可愛くないから、キミがいい【完】
「まじで痛いからな。お前、俺のこと溝落とすの、二回目だぞ」
文句が降ってきて、顔をあげる。
じっと和泉しゅうを見つめて、
謝る代わりに頷こうとした。
だけど、その前に、和泉しゅうの顔が近づいてきて、触れるだけのキスをされた。
すぐに離れていったけれど、
その感触に、また目の奥が熱くなる。
俯きたかったけれど、それよりも、どうしても、目を合わせたままでいたかった。
「………本当は、和泉君のこと、ずっと、こころの中では、和泉しゅうって呼んでた」
「それ今言うことなのかよ」
「いま、言いたかったから」
「あそ」
「和泉しゅう、………みゆの、どこが好きなの」
思い切って聞いてみたのに、その瞬間、ふ、と和泉しゅうが鼻で笑ったから、さすがに腹が立って、脛を蹴る。
暴力は反対だ。
でも、今笑うのはありえない。
「いてぇわ」とすぐに文句が飛んでくる。
返事をせずに、ぎゅっと唇を結んで、質問の答えを待っていたら、和泉しゅうは、とん、と靴のつま先を私のローファーにあててきた。
「可愛くないとこ」
「は?」
「こう見てほしいとか、こうありたいとか、そうやって作った自分のことばっかり大切にして、そうじゃない自分のこと、お前は、あんまり上手に大切にできてねーんだなと思った。
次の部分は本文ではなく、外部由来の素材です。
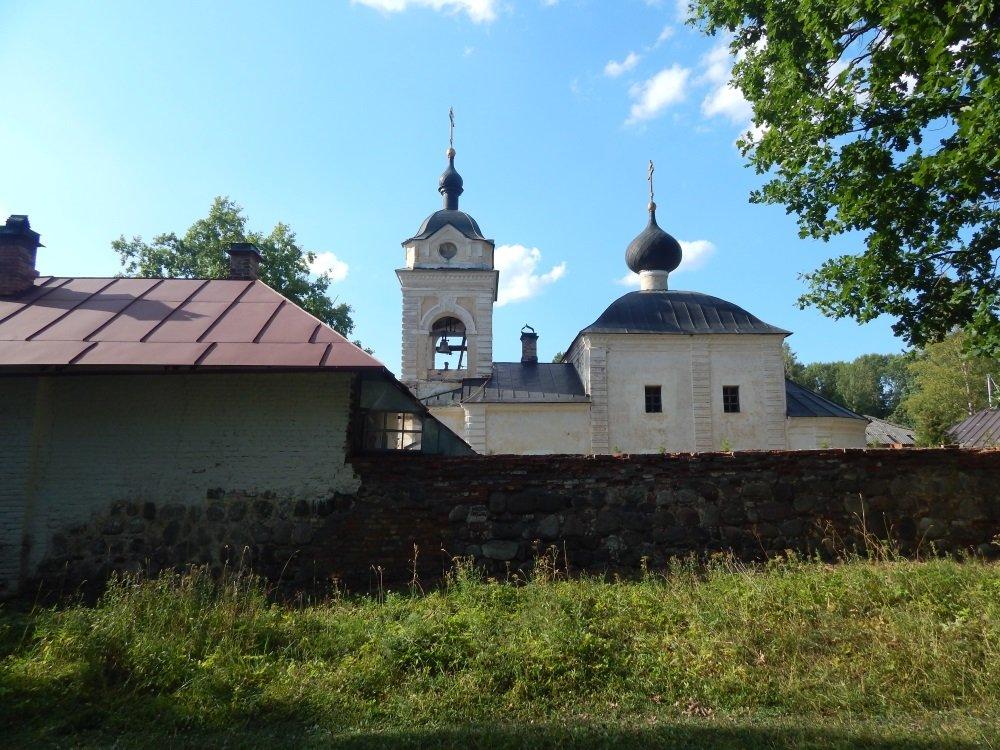 Venäjä_Karjala_Konevitsa_Konevitsan luostari3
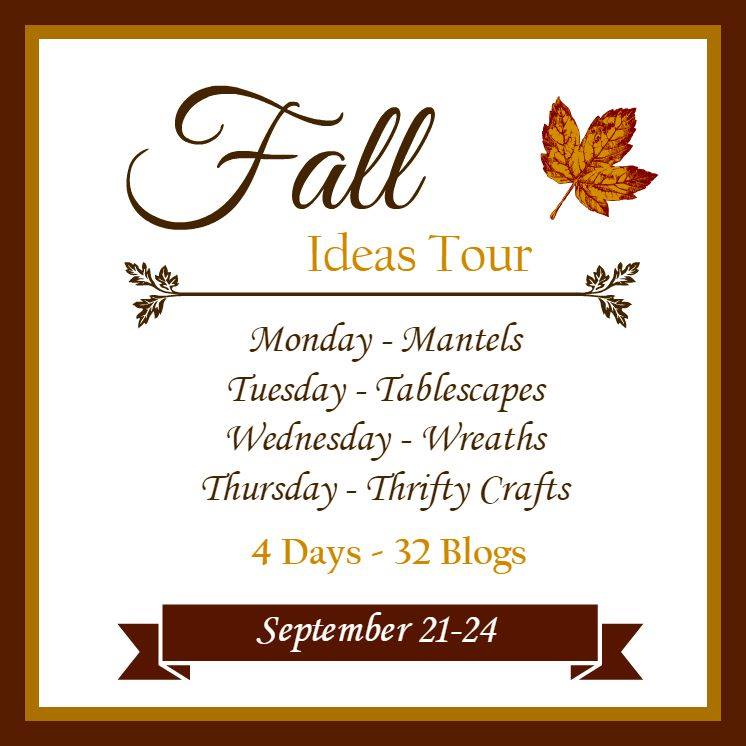 Fall Ideas Tour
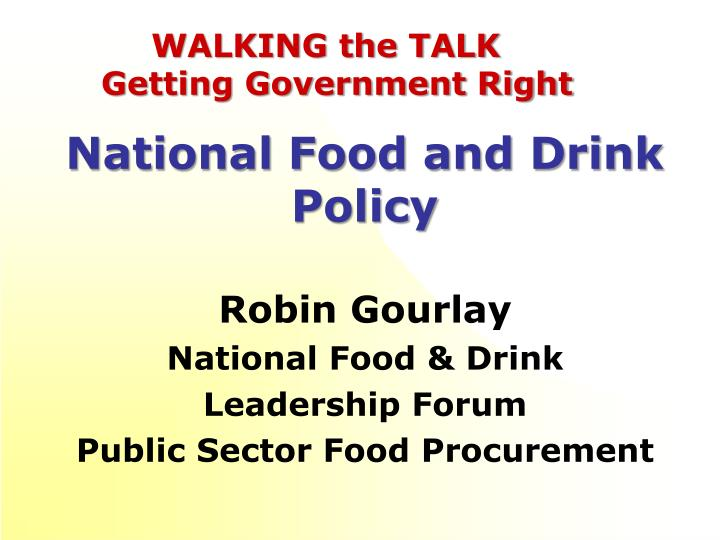 national food and drink policy n.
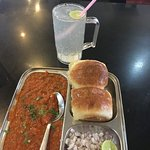 Pav bhaji with lime soda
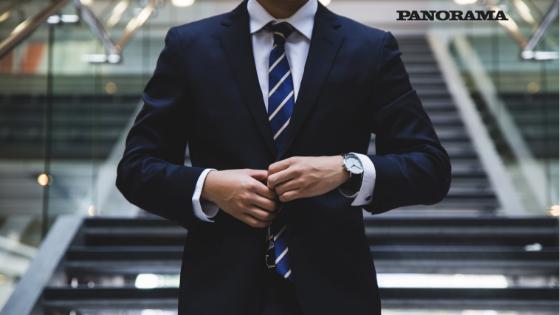 Fiero della vanità: i trattamenti dal dermatologo per l'uomo – Panorama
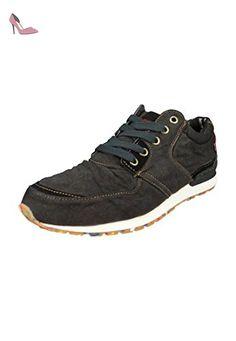 Levis formatori Ny Runner Dull grigio grigio - 224483-802-58, Levi´s Schuhe Herren:45 - Chaussures levis (*Partner-Link)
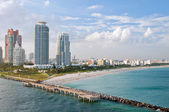 Miami Beach aerial view — Stock Photo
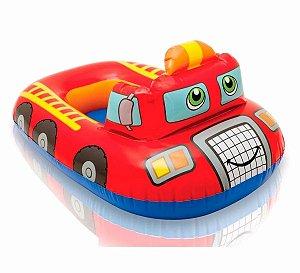 Boia Baby Bote - Kiddie Bombeiro - 74cmX58cm - Intex
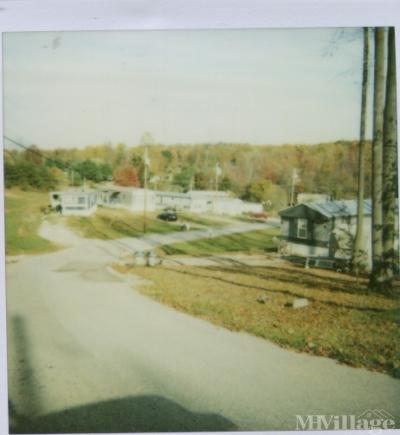 Mobile Home Park in Parkersburg WV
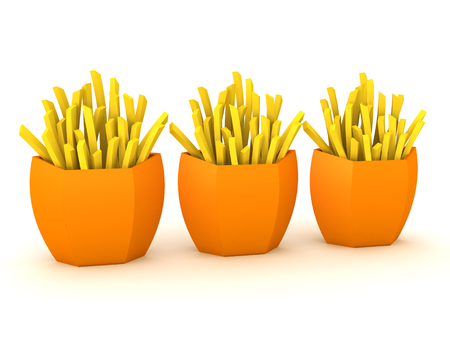 3D Rendering of three servings of french fries. 3D Rendering isolated on white. Stock Photo
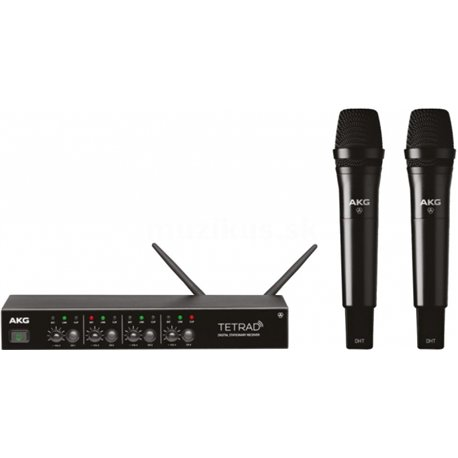 AKG DMS Tetrad Vocal P5 10m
だから、そういうところをお前の分まで大切にしたくなった。猫かぶりも、お前の正義ならいいと思うけど、猫かぶってないときのお前も大丈夫だって、俺はお前に思わせてたいんだろうな」
「………なにそれ」
「すぐ文句ばっか言うくせに、ちゃんと言うべきこととか自分の気持ちは頑張って伝えようとしてくるのが、いーなと思った。素直じゃない不器用なとこも、なんかいーなと思った。誰にも言わないで、自分だけで大事にしてる音楽とか映画とか、お前、いっぱいあるだろ。そういうのも、いーなと思った。これから、たぶんそばにいたら、ムカつくこともたくさんあるだろうけど、いーなって思う部分が増えていくんだろうなって確信してた。いーなって思うお前の部分を知ってくのは、俺がいいんだわ。猫被ったお前に簡単に落ちるそこらへんの男には、一ミリも知られたくない。お前を知りたいと思うのとか、そういう意味の分からん独占欲とか、まとめたら、好きってことになるんだと思う」
私が欲しかった言葉以上のものを、和泉しゅうは、恥じらうこともなく押し付けて、少しだけ満足そうな顔をした。